# [Document segment]
%%
Please let me know if the music clips don't work, so I can fix them. You can also click on the song title to open the song on your own media player or to download it and listen to it later. I want to know your thoughts and opinions on the songs. Any recommendations would be appreciated. Thank you.

As I stated in my previous posts, I am not an opera expert. And truth be told, I don't consider myself an opera person. But these opera songs are some of the most riveting music I have ever heard, and they make me want to see the operas they are from. Most of these songs I discovered from listening to the late night a.m. radio during my childhood. The rest, I was introduced to from other media like movies and tv. Great songs are universally appealing. And chances are, you've heard opera songs before on other media, and you might actually like the songs, even recognize their sounds, even if you don't understand what they are singing. Good music is good music. And music is the universal language.

I usually don't like tragedies and avoid the genre. The world is depressing enough as it is. If I want entertainment, I seek out comedies and action adventure genres. But opera has tragedies, and a lot of my fave opera songs do come from tragic operas. So I will make an effort to see these tragic operas, because I love the amazing songs that come from those operas. And I want to hear and see those great songs performed as they were meant to be: Live and onstage, complete with actors, props, costumes, and orchestra in a theater.
%%
# [Given exercise 1]
Answer these questions about the text on opera songs:
(a) What does the writer say readers can do by clicking on a song title?
(b) Where did the writer discover most of these songs?
(c) Which genres does the writer seek out for entertainment?

# [Task data]
%%
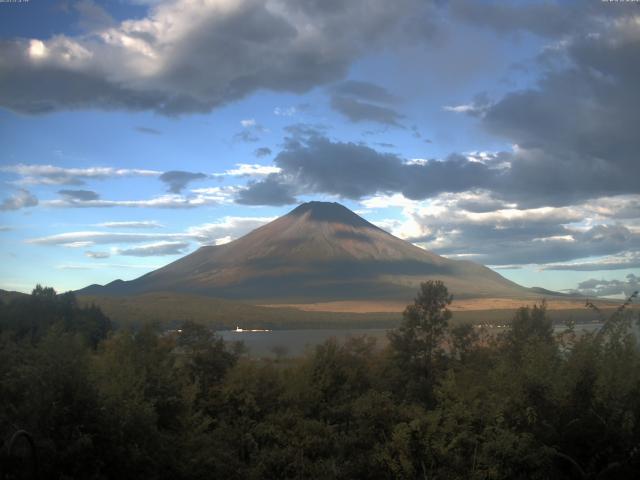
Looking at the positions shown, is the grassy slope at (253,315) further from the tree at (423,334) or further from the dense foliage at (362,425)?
the dense foliage at (362,425)

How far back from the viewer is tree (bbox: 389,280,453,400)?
42716 mm

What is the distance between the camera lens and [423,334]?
45.5 m

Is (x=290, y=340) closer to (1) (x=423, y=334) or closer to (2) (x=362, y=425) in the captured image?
(1) (x=423, y=334)

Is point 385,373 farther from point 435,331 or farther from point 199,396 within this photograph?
point 199,396

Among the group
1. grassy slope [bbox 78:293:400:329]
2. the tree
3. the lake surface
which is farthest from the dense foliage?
grassy slope [bbox 78:293:400:329]

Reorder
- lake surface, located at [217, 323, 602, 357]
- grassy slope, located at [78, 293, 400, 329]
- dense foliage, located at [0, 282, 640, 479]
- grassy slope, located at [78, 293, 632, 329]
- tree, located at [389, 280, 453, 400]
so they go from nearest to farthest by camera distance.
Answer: dense foliage, located at [0, 282, 640, 479] → tree, located at [389, 280, 453, 400] → lake surface, located at [217, 323, 602, 357] → grassy slope, located at [78, 293, 632, 329] → grassy slope, located at [78, 293, 400, 329]

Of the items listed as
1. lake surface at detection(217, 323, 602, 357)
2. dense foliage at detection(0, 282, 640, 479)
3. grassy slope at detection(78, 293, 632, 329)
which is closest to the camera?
dense foliage at detection(0, 282, 640, 479)

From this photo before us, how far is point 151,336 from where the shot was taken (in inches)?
1345

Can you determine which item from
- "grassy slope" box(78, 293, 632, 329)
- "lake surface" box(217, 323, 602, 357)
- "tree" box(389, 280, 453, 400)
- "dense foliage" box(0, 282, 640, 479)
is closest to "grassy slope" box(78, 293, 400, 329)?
"grassy slope" box(78, 293, 632, 329)

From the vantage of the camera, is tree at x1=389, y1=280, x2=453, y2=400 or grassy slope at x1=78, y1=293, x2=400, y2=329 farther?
grassy slope at x1=78, y1=293, x2=400, y2=329

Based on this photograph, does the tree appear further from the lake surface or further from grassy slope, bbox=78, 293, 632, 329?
grassy slope, bbox=78, 293, 632, 329

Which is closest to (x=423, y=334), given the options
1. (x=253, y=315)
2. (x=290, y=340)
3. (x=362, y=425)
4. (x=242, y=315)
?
(x=362, y=425)

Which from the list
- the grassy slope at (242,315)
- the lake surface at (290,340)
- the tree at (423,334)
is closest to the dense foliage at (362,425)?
the lake surface at (290,340)

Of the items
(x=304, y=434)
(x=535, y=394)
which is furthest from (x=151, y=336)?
(x=535, y=394)
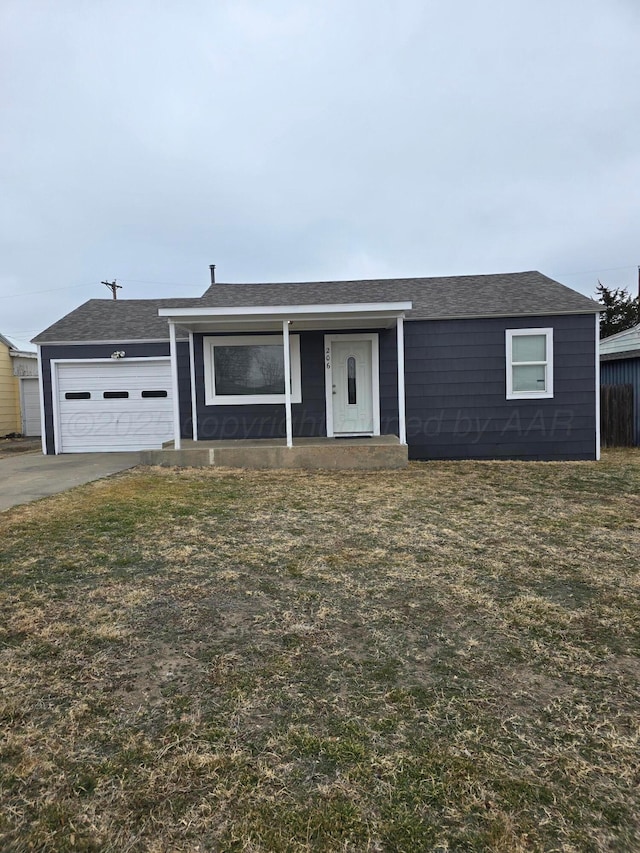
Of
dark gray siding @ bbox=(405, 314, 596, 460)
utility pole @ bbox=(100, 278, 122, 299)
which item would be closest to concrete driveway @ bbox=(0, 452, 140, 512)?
dark gray siding @ bbox=(405, 314, 596, 460)

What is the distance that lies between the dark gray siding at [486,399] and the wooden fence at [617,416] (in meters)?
→ 2.76

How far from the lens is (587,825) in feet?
5.04

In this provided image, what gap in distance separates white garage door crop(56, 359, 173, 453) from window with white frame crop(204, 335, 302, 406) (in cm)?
186

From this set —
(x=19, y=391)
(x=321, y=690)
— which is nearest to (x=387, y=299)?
(x=321, y=690)

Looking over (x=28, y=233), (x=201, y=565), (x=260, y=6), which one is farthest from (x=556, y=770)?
(x=28, y=233)

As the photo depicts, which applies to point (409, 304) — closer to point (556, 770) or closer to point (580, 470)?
point (580, 470)

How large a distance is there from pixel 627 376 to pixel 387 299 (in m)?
6.47

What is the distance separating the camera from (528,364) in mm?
9758

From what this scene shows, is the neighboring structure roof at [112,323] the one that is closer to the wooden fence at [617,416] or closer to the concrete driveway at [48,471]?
the concrete driveway at [48,471]

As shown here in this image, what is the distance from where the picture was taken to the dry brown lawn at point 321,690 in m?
1.57

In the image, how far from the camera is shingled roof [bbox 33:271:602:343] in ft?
31.9

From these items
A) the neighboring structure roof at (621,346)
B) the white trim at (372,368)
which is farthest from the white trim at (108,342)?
the neighboring structure roof at (621,346)

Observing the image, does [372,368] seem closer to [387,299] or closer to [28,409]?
[387,299]

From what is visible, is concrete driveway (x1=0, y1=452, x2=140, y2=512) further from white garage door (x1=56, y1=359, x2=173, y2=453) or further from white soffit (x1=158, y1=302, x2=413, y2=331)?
white soffit (x1=158, y1=302, x2=413, y2=331)
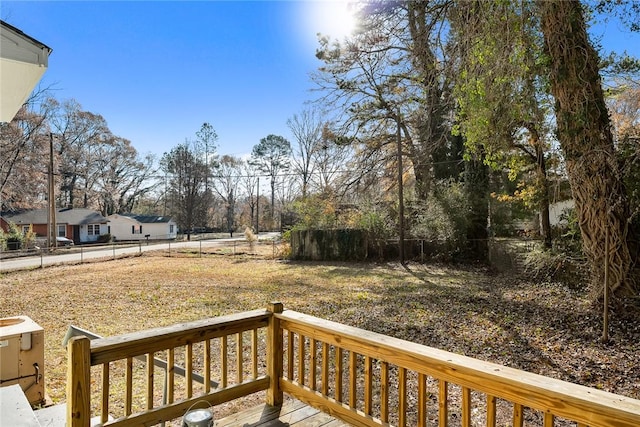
%%
# [Given exercise 2]
Copy out the listing verbatim, starting at the line that contains "Observing the image, does" and running through the end of the listing, both ends included. Leave the pictures out.

# [Written answer 1]
(a) Open the song on their own media player, or download it and listen to it later.
(b) From listening to the late night a.m. radio during childhood.
(c) Comedies and action adventure.

# [Written answer 2]
Observing the image, does [372,368] seem closer to [387,299] or closer to [28,409]?
[387,299]

From what is visible, is concrete driveway (x1=0, y1=452, x2=140, y2=512) further from white garage door (x1=56, y1=359, x2=173, y2=453) or further from white soffit (x1=158, y1=302, x2=413, y2=331)?
white soffit (x1=158, y1=302, x2=413, y2=331)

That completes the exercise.